▸ **Required work**
Copy these lines word for word, leaving out the pictures.

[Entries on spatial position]
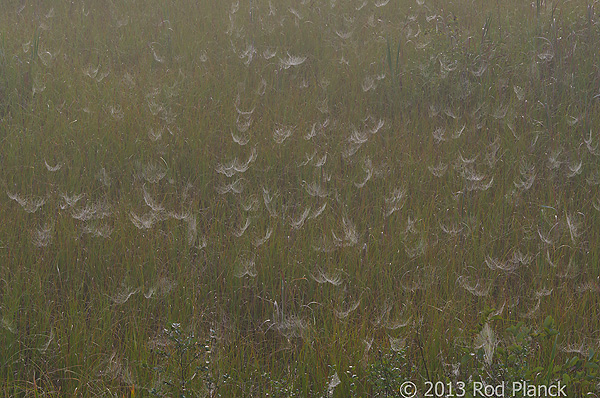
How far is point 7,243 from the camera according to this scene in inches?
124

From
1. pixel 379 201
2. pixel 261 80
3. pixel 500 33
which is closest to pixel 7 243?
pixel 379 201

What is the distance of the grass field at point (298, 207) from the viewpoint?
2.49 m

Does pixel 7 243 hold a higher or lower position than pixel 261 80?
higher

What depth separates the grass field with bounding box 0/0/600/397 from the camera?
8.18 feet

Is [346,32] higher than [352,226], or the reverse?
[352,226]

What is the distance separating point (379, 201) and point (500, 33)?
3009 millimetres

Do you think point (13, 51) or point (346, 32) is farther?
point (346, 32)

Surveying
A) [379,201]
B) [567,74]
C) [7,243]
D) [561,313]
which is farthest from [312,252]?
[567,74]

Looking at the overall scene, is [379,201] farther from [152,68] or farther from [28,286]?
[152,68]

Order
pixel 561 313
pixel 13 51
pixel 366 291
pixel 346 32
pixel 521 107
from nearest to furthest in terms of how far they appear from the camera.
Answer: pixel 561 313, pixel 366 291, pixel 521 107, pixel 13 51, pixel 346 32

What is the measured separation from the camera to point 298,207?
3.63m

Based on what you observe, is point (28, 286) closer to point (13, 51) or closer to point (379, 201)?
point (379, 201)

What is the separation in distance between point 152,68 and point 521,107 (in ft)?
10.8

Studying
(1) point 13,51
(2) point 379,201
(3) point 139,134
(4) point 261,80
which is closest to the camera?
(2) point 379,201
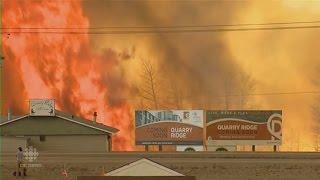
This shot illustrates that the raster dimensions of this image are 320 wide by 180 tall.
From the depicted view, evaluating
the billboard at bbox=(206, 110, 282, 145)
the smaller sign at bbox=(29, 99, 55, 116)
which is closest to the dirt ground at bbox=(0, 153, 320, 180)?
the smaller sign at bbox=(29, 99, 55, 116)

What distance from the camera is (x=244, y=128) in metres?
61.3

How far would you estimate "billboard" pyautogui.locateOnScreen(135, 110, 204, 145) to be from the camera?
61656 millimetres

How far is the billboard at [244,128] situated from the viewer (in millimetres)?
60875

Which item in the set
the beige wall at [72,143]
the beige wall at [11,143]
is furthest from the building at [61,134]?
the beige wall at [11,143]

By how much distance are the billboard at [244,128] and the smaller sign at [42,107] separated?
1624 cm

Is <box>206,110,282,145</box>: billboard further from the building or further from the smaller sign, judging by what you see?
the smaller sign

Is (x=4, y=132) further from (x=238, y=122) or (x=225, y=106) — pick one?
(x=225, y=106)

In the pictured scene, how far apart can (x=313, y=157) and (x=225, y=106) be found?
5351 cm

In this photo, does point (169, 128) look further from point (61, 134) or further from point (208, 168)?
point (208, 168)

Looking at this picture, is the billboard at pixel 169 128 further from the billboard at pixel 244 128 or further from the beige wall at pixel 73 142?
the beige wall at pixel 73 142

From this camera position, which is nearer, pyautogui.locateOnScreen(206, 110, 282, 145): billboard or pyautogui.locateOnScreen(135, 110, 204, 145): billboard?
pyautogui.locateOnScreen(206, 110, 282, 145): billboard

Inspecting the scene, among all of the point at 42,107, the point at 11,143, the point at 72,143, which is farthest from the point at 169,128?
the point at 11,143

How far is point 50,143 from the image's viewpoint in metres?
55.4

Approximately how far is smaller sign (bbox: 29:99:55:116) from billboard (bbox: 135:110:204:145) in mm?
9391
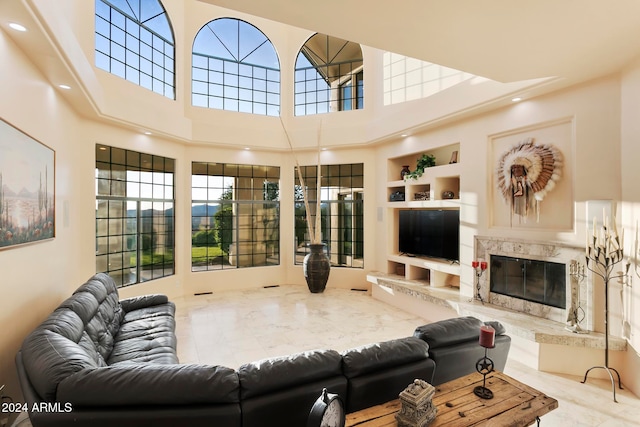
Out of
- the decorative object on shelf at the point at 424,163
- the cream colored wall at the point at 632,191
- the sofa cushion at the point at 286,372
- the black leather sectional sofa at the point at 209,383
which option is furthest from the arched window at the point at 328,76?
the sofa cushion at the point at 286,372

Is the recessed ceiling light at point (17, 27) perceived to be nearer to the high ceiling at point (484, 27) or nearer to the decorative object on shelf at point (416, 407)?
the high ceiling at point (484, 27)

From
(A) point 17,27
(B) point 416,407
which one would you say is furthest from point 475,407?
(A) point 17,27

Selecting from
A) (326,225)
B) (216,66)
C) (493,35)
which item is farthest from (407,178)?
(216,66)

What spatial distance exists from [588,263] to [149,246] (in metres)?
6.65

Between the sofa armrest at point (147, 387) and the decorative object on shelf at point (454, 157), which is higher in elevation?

▸ **Output of the task**
How far is point 7,243 from the camera according to this scene in inches?
124

From
1. pixel 379 201
2. pixel 261 80
3. pixel 500 33
which is closest to pixel 7 243?
pixel 379 201

What is the distance of the grass field at point (298, 207) from the viewpoint?
2.49 m

Does pixel 7 243 hold a higher or lower position than pixel 261 80?
higher

What depth separates the grass field with bounding box 0/0/600/397 from the camera?
8.18 feet

Is [346,32] higher than [352,226], or the reverse?
[352,226]

What is the distance separating point (379, 201) and point (500, 33)?
3009 millimetres

Do you think point (13, 51) or point (346, 32) is farther?
point (346, 32)

Surveying
A) [379,201]
B) [567,74]
C) [7,243]
D) [561,313]
which is farthest from [312,252]?
[567,74]

Looking at the overall scene, is [379,201] farther from [152,68] or farther from [28,286]?
[152,68]

Order
pixel 561 313
pixel 13 51
pixel 366 291
pixel 346 32
pixel 521 107
from nearest to furthest in terms of how far they appear from the camera.
Answer: pixel 561 313, pixel 366 291, pixel 521 107, pixel 13 51, pixel 346 32

What is the measured separation from the camera to point 298,207?
3.63m

Based on what you observe, is point (28, 286) closer to point (13, 51) or closer to point (379, 201)?
point (379, 201)

What is the separation in distance between point 152,68 and point 521,107 (in ft)?
10.8

Studying
(1) point 13,51
(2) point 379,201
(3) point 139,134
(4) point 261,80
which is closest to the camera?
(2) point 379,201
This shot illustrates that the raster dimensions of this image are 320 wide by 180 tall.
From the depicted view, evaluating
the billboard at bbox=(206, 110, 282, 145)
the smaller sign at bbox=(29, 99, 55, 116)
which is closest to the dirt ground at bbox=(0, 153, 320, 180)?
the smaller sign at bbox=(29, 99, 55, 116)

What distance from the camera is (x=244, y=128) in metres?
61.3

How far would you estimate "billboard" pyautogui.locateOnScreen(135, 110, 204, 145) to be from the camera?
61656 millimetres

How far is the billboard at [244,128] situated from the viewer (in millimetres)?
60875

Which item in the set
the beige wall at [72,143]
the beige wall at [11,143]
is furthest from the building at [61,134]?
the beige wall at [11,143]

By how much distance are the billboard at [244,128] and the smaller sign at [42,107] separated?
1624 cm

Is <box>206,110,282,145</box>: billboard further from the building or further from the smaller sign, judging by what you see?
the smaller sign

Is (x=4, y=132) further from (x=238, y=122) or (x=225, y=106) — pick one?
(x=225, y=106)

In the pictured scene, how far apart can (x=313, y=157) and (x=225, y=106) be found?
5351 cm

In this photo, does point (169, 128) look further from point (61, 134) or further from point (208, 168)?
point (208, 168)

Looking at this picture, is the billboard at pixel 169 128 further from the billboard at pixel 244 128 or further from the beige wall at pixel 73 142?
the beige wall at pixel 73 142

From this camera position, which is nearer, pyautogui.locateOnScreen(206, 110, 282, 145): billboard or pyautogui.locateOnScreen(135, 110, 204, 145): billboard?
pyautogui.locateOnScreen(206, 110, 282, 145): billboard

Inspecting the scene, among all of the point at 42,107, the point at 11,143, the point at 72,143, which is farthest from the point at 169,128?
the point at 11,143

How far is point 50,143 from the image's viewpoint in metres?
55.4

Approximately how far is smaller sign (bbox: 29:99:55:116) from billboard (bbox: 135:110:204:145) in mm?
9391
Out of
- the decorative object on shelf at the point at 424,163
- the cream colored wall at the point at 632,191
- the sofa cushion at the point at 286,372
- the black leather sectional sofa at the point at 209,383
which option is furthest from the arched window at the point at 328,76?
the sofa cushion at the point at 286,372

Is the recessed ceiling light at point (17, 27) perceived to be nearer to the high ceiling at point (484, 27) or nearer to the decorative object on shelf at point (416, 407)?
the high ceiling at point (484, 27)

From
(A) point 17,27
(B) point 416,407
which one would you say is furthest from point 475,407?
(A) point 17,27

Selecting from
A) (326,225)
B) (216,66)
C) (493,35)
which item is farthest from (407,178)?
(216,66)

What spatial distance exists from [588,263] to [149,246] (in metres)?
6.65

Between the sofa armrest at point (147, 387) and the decorative object on shelf at point (454, 157), which is higher in elevation?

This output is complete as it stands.